Please ensure Javascript is enabled for purposes of website accessibility

2023 Missouri Legislative Wrap Up

2023 Missouri Legislative Wrap Up
The Missouri General Assembly adjourned for the year on May 12, 2023. Prior to the 2023 session, the Jackson County Health Department outlined policy priorities. Our 2023 Missouri Legislative Wrap Up below takes a brief look at what was accomplished during this session.

Met Policy Goal

Partially Met Policy Goal

Didn’t Meet Policy Goal

1. Increase Access to Care

Extend postpartum coverage under Medicaid to 12 months

The Missouri General Assembly extended postpartum Medicaid coverage to 12 months. This is a year’s long effort that represents significant progress in addressing the rising maternal mortality crisis in Missouri. While there was some controversy around anti-abortion language that has been previously rejected by CMS, the legislation passed without this language. To learn more about the importance of extending Medicaid coverage to 12 months, read our policy brief on Maternal Mortality and Medicaid Extension.

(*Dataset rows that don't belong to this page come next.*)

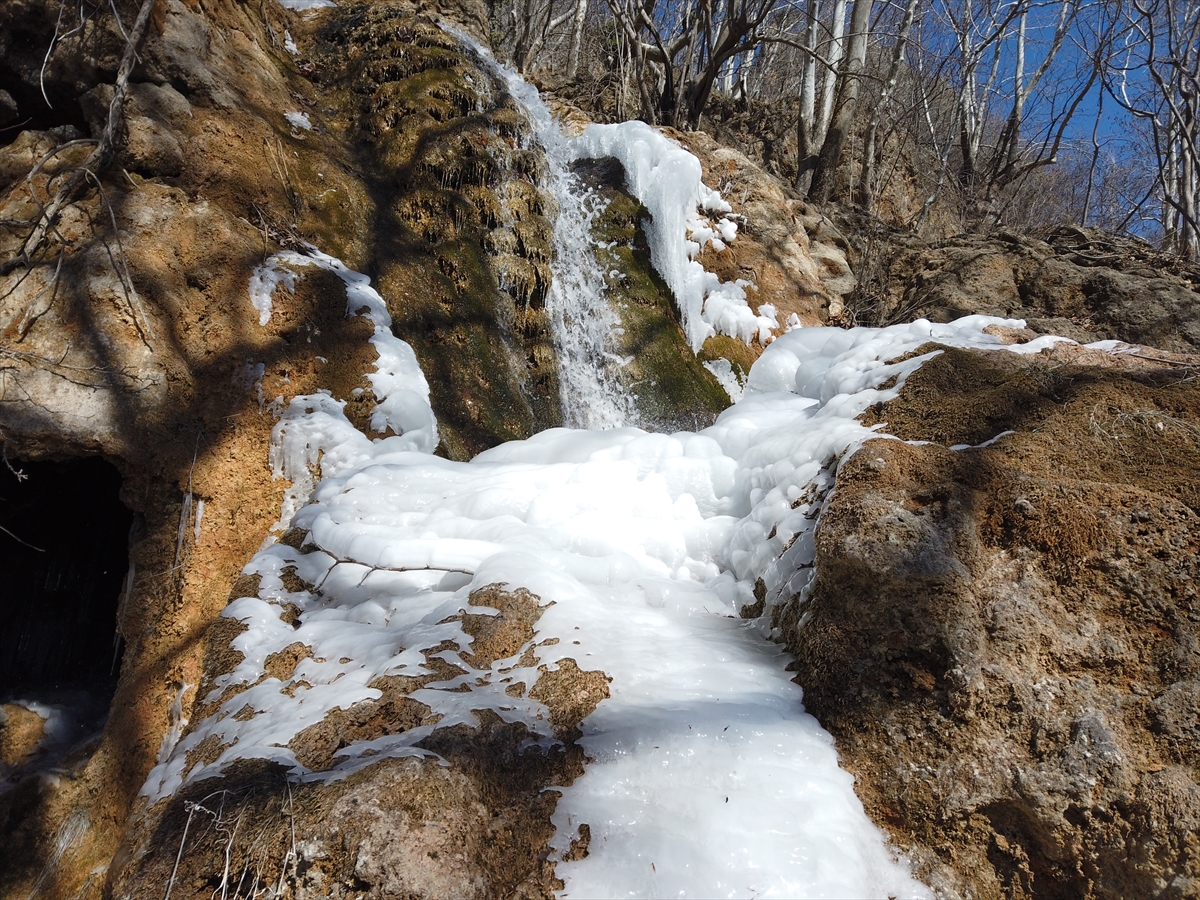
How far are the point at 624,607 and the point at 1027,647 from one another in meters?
1.35

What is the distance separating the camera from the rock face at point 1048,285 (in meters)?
6.29

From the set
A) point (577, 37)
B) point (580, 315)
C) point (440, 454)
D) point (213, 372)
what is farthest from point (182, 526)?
point (577, 37)

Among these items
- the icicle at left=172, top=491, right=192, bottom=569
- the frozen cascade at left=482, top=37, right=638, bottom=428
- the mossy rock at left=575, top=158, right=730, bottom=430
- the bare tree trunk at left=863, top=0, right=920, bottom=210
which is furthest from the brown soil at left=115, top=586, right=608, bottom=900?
the bare tree trunk at left=863, top=0, right=920, bottom=210

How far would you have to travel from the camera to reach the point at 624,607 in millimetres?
2635

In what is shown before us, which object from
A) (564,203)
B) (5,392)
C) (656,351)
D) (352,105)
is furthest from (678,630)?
(352,105)

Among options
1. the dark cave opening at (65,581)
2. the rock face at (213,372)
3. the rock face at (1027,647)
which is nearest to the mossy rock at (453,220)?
the rock face at (213,372)

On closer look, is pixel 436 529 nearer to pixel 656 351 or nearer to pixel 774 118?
pixel 656 351

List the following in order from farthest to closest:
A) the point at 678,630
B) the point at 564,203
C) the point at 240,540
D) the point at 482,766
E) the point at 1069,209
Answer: the point at 1069,209 < the point at 564,203 < the point at 240,540 < the point at 678,630 < the point at 482,766

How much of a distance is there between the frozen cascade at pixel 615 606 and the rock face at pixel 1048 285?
3.92 meters

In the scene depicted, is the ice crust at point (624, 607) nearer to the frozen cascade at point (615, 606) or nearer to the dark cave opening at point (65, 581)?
the frozen cascade at point (615, 606)

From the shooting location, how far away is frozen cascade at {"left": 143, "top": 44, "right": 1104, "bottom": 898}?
1641 millimetres

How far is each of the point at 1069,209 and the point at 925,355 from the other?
22175 millimetres

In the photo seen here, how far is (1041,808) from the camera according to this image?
5.32 ft

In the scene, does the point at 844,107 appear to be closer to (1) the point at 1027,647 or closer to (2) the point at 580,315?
(2) the point at 580,315
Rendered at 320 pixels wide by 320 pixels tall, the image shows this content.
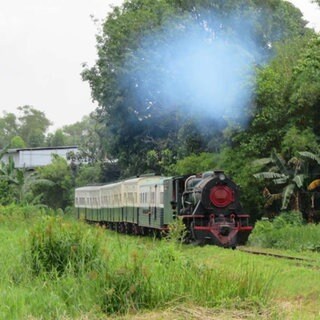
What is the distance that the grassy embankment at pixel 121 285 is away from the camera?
7602 mm

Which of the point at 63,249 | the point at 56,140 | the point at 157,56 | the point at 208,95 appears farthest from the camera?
the point at 56,140

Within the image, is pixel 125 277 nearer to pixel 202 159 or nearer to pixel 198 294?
pixel 198 294

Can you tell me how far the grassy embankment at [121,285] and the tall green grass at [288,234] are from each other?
26.4ft

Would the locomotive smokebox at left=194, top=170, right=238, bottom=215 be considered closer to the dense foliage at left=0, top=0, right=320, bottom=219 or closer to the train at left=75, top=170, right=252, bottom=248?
the train at left=75, top=170, right=252, bottom=248

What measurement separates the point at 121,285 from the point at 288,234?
12.4m

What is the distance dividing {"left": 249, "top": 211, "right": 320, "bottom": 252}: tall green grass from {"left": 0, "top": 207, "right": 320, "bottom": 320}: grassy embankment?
26.4ft

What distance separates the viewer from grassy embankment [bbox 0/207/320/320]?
24.9 feet

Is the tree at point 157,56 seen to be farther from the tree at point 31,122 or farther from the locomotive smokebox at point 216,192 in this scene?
the tree at point 31,122

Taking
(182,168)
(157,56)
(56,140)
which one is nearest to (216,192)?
(182,168)

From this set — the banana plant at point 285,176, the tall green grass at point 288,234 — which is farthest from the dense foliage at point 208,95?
the tall green grass at point 288,234

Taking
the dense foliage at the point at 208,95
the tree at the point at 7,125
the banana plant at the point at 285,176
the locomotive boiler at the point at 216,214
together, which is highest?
the tree at the point at 7,125

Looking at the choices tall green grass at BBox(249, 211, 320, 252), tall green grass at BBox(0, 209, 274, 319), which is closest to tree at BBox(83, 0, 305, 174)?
tall green grass at BBox(249, 211, 320, 252)

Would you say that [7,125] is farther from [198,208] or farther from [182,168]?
[198,208]

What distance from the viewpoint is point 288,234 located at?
19.8 meters
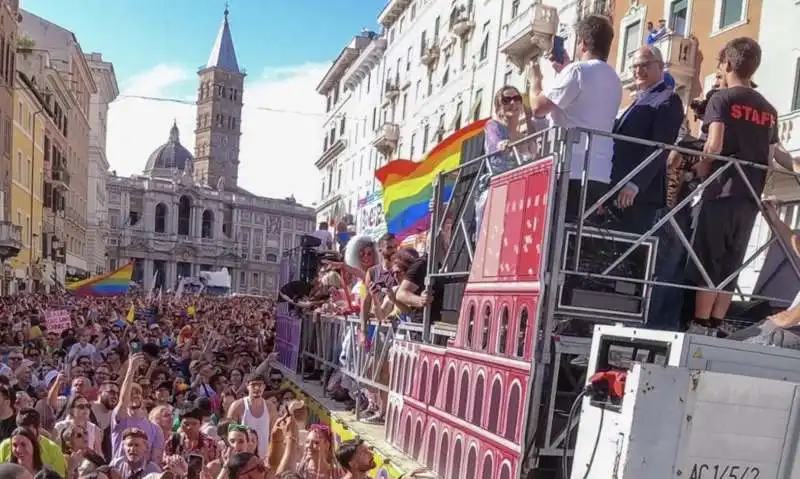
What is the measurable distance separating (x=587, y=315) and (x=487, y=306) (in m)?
0.68

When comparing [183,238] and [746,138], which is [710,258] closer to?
[746,138]

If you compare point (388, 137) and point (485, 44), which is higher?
point (485, 44)

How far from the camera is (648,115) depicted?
497 cm

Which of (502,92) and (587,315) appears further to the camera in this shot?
(502,92)

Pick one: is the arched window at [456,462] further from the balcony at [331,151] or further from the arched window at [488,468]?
the balcony at [331,151]

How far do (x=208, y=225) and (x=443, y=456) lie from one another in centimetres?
11535

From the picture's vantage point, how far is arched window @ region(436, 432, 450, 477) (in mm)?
5152

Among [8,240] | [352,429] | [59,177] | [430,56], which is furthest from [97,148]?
[352,429]

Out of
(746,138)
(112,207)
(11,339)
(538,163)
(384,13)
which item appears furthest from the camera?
(112,207)

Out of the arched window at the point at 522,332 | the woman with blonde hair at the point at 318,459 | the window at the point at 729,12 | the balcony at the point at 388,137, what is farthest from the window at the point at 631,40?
the balcony at the point at 388,137

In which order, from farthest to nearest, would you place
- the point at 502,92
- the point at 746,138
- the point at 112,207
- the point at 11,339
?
1. the point at 112,207
2. the point at 11,339
3. the point at 502,92
4. the point at 746,138

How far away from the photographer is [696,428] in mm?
3307

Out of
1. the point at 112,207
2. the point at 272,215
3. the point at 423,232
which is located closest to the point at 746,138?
the point at 423,232

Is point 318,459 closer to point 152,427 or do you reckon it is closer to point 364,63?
point 152,427
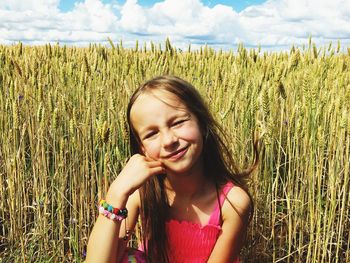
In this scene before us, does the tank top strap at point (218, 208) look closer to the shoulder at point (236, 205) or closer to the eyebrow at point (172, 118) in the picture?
the shoulder at point (236, 205)

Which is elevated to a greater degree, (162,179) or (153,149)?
(153,149)

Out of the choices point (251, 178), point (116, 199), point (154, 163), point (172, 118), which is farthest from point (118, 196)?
Answer: point (251, 178)

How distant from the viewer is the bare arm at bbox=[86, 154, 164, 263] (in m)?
1.17

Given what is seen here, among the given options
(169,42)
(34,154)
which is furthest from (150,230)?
(169,42)

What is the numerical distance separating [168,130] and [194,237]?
1.06ft

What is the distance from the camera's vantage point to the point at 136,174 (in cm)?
118

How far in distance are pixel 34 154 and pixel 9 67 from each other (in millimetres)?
1223

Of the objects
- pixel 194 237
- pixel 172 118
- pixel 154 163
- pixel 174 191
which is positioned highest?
pixel 172 118

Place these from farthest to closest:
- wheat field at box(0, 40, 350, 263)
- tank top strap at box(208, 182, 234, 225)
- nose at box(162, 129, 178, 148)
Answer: wheat field at box(0, 40, 350, 263) → tank top strap at box(208, 182, 234, 225) → nose at box(162, 129, 178, 148)

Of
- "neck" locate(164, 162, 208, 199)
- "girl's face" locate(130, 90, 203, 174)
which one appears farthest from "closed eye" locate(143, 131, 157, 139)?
"neck" locate(164, 162, 208, 199)

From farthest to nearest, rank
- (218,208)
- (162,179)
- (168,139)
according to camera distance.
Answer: (162,179), (218,208), (168,139)

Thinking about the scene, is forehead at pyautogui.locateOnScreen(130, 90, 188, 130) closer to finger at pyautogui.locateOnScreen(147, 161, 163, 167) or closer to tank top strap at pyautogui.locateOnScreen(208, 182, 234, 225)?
finger at pyautogui.locateOnScreen(147, 161, 163, 167)

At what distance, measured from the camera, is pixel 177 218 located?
132 centimetres

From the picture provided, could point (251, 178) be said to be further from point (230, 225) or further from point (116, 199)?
point (116, 199)
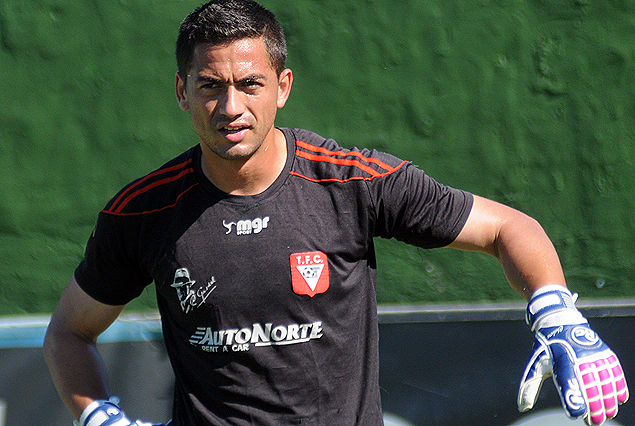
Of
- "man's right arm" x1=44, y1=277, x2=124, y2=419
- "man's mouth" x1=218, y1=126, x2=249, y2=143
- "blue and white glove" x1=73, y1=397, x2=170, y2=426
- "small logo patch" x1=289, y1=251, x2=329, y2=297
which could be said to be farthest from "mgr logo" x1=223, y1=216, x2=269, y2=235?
"blue and white glove" x1=73, y1=397, x2=170, y2=426

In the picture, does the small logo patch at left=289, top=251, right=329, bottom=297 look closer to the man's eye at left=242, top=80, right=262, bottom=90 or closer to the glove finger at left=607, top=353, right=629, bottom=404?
the man's eye at left=242, top=80, right=262, bottom=90

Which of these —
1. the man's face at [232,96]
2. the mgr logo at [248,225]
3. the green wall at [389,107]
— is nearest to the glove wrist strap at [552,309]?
the mgr logo at [248,225]

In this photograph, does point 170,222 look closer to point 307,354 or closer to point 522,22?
point 307,354

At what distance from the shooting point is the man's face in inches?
80.4

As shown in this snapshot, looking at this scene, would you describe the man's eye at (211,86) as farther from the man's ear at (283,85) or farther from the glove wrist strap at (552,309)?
the glove wrist strap at (552,309)

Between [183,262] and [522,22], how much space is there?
7.10 feet

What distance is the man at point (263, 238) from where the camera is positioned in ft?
6.81

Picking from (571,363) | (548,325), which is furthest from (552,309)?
(571,363)

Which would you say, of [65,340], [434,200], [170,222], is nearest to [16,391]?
[65,340]

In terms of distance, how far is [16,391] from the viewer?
10.7 ft

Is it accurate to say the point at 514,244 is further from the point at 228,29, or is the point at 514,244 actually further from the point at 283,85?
the point at 228,29

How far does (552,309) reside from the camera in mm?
1965

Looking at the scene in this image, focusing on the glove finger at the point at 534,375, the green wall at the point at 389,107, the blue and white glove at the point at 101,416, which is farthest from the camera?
the green wall at the point at 389,107

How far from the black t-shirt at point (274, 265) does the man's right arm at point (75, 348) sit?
156mm
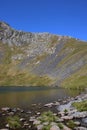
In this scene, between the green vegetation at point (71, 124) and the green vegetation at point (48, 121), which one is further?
the green vegetation at point (71, 124)

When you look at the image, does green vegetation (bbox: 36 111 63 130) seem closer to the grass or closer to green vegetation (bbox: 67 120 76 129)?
green vegetation (bbox: 67 120 76 129)

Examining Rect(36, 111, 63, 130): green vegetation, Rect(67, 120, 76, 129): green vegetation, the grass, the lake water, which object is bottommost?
Rect(67, 120, 76, 129): green vegetation

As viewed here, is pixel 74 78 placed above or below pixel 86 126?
above

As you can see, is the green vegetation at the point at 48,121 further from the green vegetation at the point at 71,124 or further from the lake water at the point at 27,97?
the lake water at the point at 27,97

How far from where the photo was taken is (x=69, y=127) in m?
47.6

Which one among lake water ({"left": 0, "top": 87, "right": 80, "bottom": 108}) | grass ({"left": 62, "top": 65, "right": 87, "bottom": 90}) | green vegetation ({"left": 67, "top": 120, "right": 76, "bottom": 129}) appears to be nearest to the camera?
green vegetation ({"left": 67, "top": 120, "right": 76, "bottom": 129})

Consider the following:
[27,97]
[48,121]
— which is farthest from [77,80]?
[48,121]

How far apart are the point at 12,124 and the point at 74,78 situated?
13005 centimetres

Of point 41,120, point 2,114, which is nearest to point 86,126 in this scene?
point 41,120

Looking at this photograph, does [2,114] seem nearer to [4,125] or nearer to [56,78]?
[4,125]

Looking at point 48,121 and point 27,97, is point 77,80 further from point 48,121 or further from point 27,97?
point 48,121

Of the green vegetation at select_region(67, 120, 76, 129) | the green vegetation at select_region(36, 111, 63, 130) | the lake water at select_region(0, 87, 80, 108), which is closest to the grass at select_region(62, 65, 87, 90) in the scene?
the lake water at select_region(0, 87, 80, 108)

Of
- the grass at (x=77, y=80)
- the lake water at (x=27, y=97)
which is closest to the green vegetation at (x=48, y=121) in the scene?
the lake water at (x=27, y=97)

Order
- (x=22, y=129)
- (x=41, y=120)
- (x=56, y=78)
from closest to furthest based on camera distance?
(x=22, y=129), (x=41, y=120), (x=56, y=78)
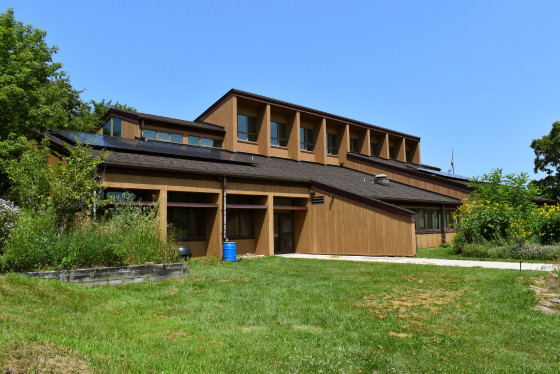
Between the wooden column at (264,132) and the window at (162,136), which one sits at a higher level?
the wooden column at (264,132)

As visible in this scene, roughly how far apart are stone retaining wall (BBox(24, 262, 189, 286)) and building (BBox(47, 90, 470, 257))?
13.2 ft

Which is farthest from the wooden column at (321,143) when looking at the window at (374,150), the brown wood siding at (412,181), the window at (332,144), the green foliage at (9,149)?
the green foliage at (9,149)

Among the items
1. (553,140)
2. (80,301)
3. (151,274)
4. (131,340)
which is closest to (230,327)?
(131,340)

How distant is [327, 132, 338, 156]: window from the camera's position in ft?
105

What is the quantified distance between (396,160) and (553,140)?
17.4 m

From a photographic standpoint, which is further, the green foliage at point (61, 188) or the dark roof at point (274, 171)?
the dark roof at point (274, 171)

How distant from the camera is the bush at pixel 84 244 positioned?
8.30 metres

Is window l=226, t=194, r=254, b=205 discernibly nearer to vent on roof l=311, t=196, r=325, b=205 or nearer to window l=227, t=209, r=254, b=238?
window l=227, t=209, r=254, b=238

Provide 12 months continuous coverage for children eligible for CHIP

While Missouri legislation has not specifically enhanced funding for the CHIP program, the federal government has provided funding for 12 months of CHIP funding. Paired with the extension for Postpartum Medicaid, these two interventions represent significant movement in addressing child and maternal health outcomes in the state.

Ensure adequate access to comprehensive contraceptive services

The Missouri General Assembly allocated funding for sexual health testing, treatment and prevention. Despite a Missouri Supreme Court ruling in 2020 and a Cole County Court ruling in December 2022, the General Assembly included language in the budget that prevents Medicaid from reimbursing Planned Parenthood, which could jeopardize their ability to serve Medicaid patients.

2. Support Public Health Funding and Capacity

Fully fund DHSS budget request including funds for LPHAs

The Missouri General Assembly allocated $2.9 billion for MO DHSS, including  $9.6 million in core funding for LPHAs. This total includes a $2.3 million increase in funding, as well as $3.8 million in funding for LPHA accreditation incentives.

Preserve our ability to combat vaccine-preventable illnesses by following evidence-based vaccine requirements for school admission

Several bills that would restrict the ability of DHSS and LPHAs to follow evidence-based vaccine requirements saw movement in the House and Senate, with some passing out of committee. However, no legislation restricting vaccines passed either chamber.

3. Prevent Negative Health Outcomes Associated with Substance Use

Legalize syringe service programs

While the General Assembly came close to passing a needle exchange program in the 2022 session before it ultimately stalled in conference committee, 2023 saw little movement on this program. Three bills were filed to create needle exchange programs. Two were referred to committee and only one was voted out of committee before stalling in the rules committee.

Remove fentanyl strips from the definition of “drug paraphernalia” under Missouri law

Several bills were introduced that would exclude fentanyl test strips from the definition of drug paraphernalia. Ultimately, the legislation was added as part of an omnibus bill on public safety. Fentanyl strips are an important harm reduction tool, and can reduce the risk of a fentanyl overdose.

Allow local subdivisions to implement tobacco regulations that prevent youth tobacco use

Preemption laws allow the state to limit or eliminate local authority on a specific issue. A bill that would preempt municipalities from adopting tobacco regulations was introduced and passed out of committee in the Senate, but was not ultimately passed by the Senate.